TLX Block Attention: A Warp-Specialized Blackwell Kernel for Fixed-Block Sparse Self-Attention

Background

Self-attention is the foundational mechanism in Transformers, enabling models to weigh the relevance of every element in a sequence against every other element. Block-diagonal self-attention—where sequences are partitioned into fixed-size groups that attend only within themselves—is a widely-used pattern in recommendation and feature-interaction models (e.g., BlockBERT). In Meta's ads ranking production stack, workloads typically involve batch sizes of 1152, sequences up to ~4k tokens, head dimensions of 64 or 128, and ~70% sparsity in the attention structure. As these models scale, attention cost becomes the dominant bottleneck.

General-purpose kernels like Flash Attention v2 (with block masking) or FlexAttention (FA4) are currently used but are suboptimal. FlexAttention operates at a minimum tile size of 256, which is incompatible with the 64-token blocks these production models require. Flash Attention v2 remains the strongest available baseline at this tile size but leaves significant performance on the table because its design caters to arbitrary-length causal attention patterns.

Key Points

• The core thesis: When the attention pattern is known at compile time, you can build something dramatically faster. The fixed constraint that every Q tile attends to exactly one K/V tile can be propagated through the entire algorithm.

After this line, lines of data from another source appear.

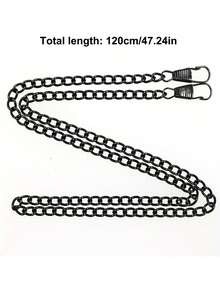 1 件简约扣带斜挎单肩手提包腕带链条包，扭链装饰，4 种颜色可选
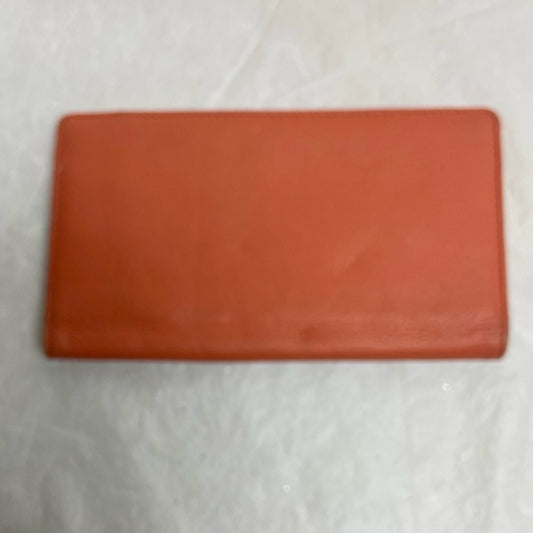 Vintage, Orange Leather, Long Wallet 7in x 3.5in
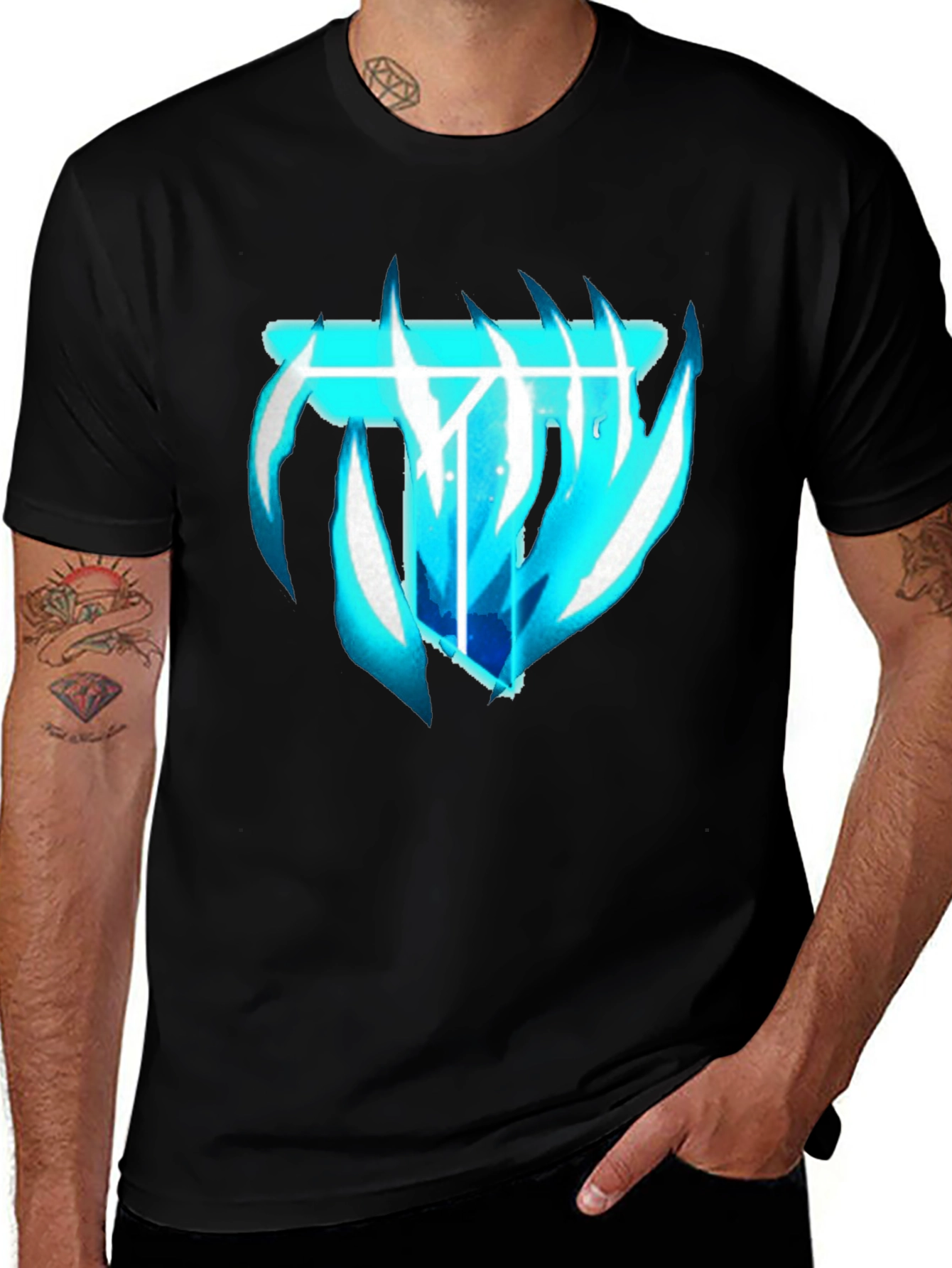 Variant 16 of Black T-Shirt with Blue Flame Design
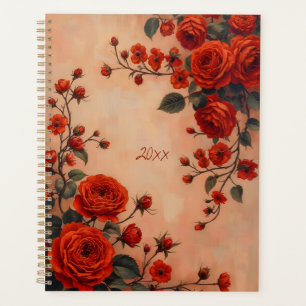 Rote Rosen Florales Spiralgebundenes Botanisches D Planer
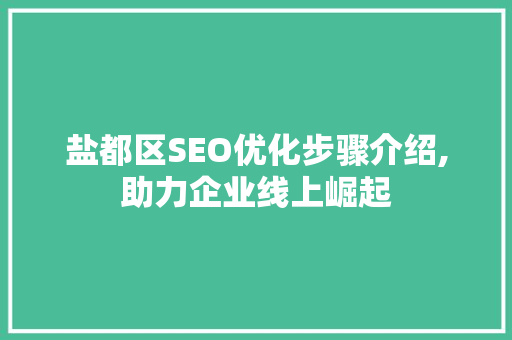 盐都区SEO优化步骤介绍,助力企业线上崛起
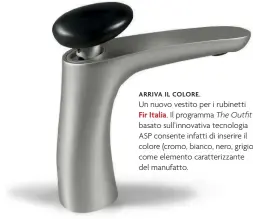  ??  ?? ARRIVA IL COLORE. Un nuovo vestito per i rubinetti
Fir Italia. Il programma The Outfit basato sull’innovativa tecnologia ASP consente infatti di inserire il colore (cromo, bianco, nero, grigio) come elemento caratteriz­zante del manufatto.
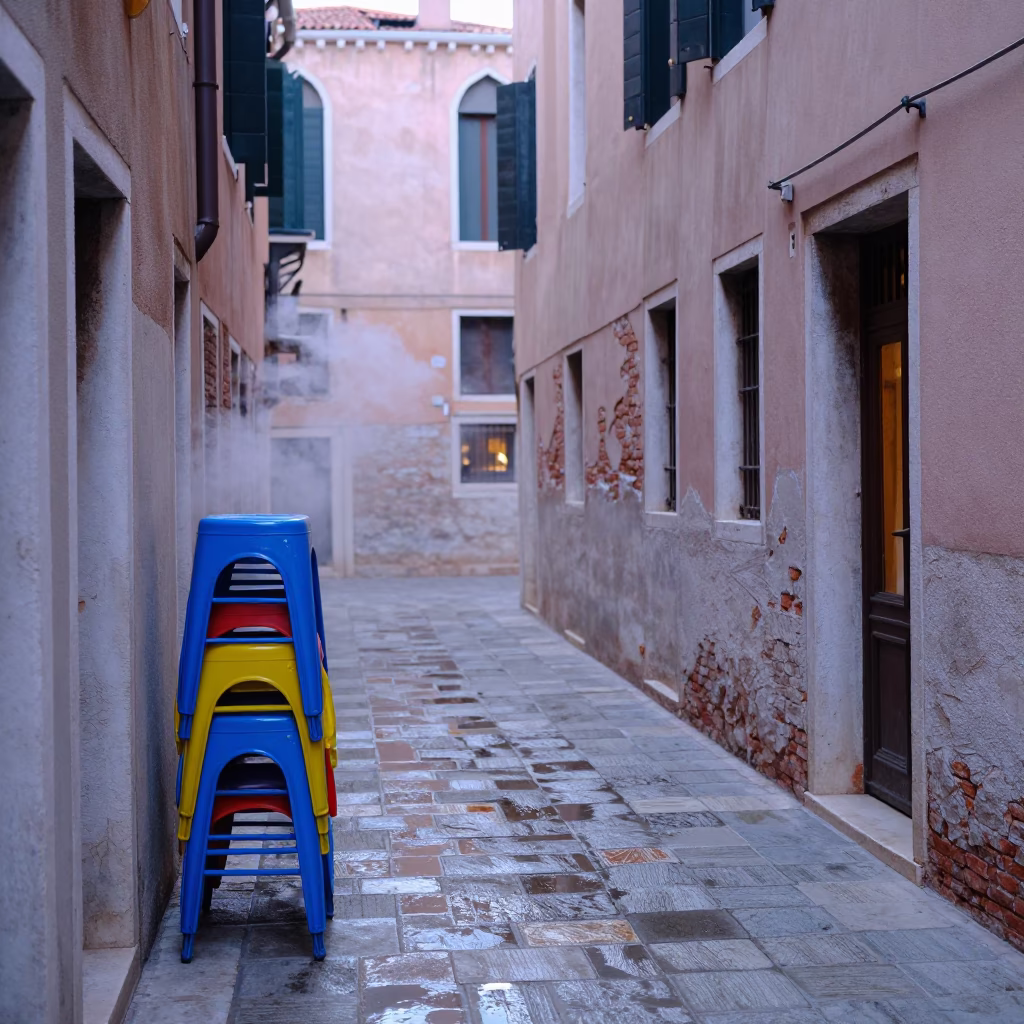 Steam in Venice at Early Morning Light in in Venice, Italy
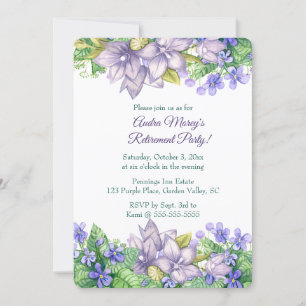 Editable Purple Flower Garden Invitation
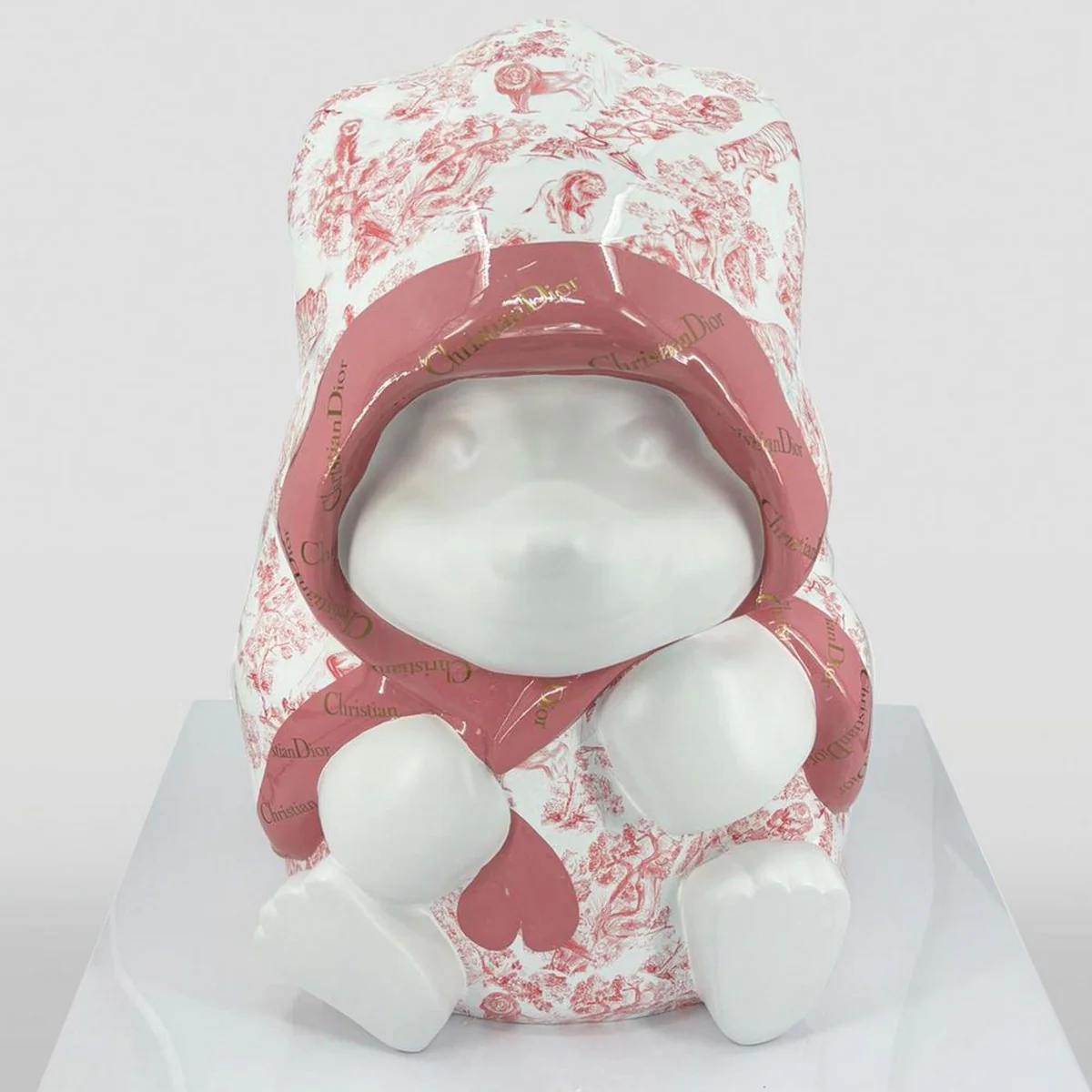 Casa Padrino Escultura Decorativa Oso Panda Blanco / Rosa Al. 90 cm - Figura Decorativa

• Cascade of simplifications from the fixed-block constraint:

  • Eliminates multi-iteration accumulators: Standard Flash Attention iterates a Q tile over multiple K/V tiles, maintaining running statistics (row-wise max and log-sum-exp). With block-diagonal attention, this collapses into a single GEMM.
  • Removes online softmax correction: Flash Attention applies a correction factor at each step (alpha = exp(m_old - m_new)) to preserve numerical stability across tiles. When there's only one K/V tile per Q tile, this entire mechanism is unnecessary overhead.
  • Eliminates auxiliary kernel launches: Bookkeeping operations like logsumexp that are essential for arbitrary-length attention become pure overhead in the block-diagonal setting.

• Performance results on NVIDIA B200 GPUs:

  • ~1.85× forward speedup over Flash Attention v2
  • ~2.50× backward speedup over Flash Attention v2
  • ~3.5× speedup for the combined attention-and-rotary backward pass when rotary embeddings are fused into the attention epilogue

• Built on TLX (Triton Language Extensions): A set of low-level extensions to the Triton compiler exposing hardware-native control over:

  • Warp specialization
  • Asynchronous tensor core operations
  • Memory hierarchy management on Blackwell GPUs
  • TLX bridges the gap between Triton's Python-level productivity and the fine-grained hardware control traditionally requiring raw CUDA or CUTLASS

Significance

This work demonstrates a powerful architectural principle: domain-specific compile-time knowledge can yield multiplicative speedups over general-purpose implementations. Rather than building a universal attention kernel and masking out irrelevant computations, encoding the known structure directly into the algorithm eliminates entire categories of overhead—multi-tile iteration, numerical correction stages, and auxiliary launches. The ~3.5× speedup for fused attention-plus-rotary backward passes is particularly notable, showing that kernel fusion combined with structural awareness compounds performance gains. For production recommendation systems at Meta's scale, where attention is the dominant cost and patterns are fixed, this approach translates directly into meaningful infrastructure savings and latency reductions.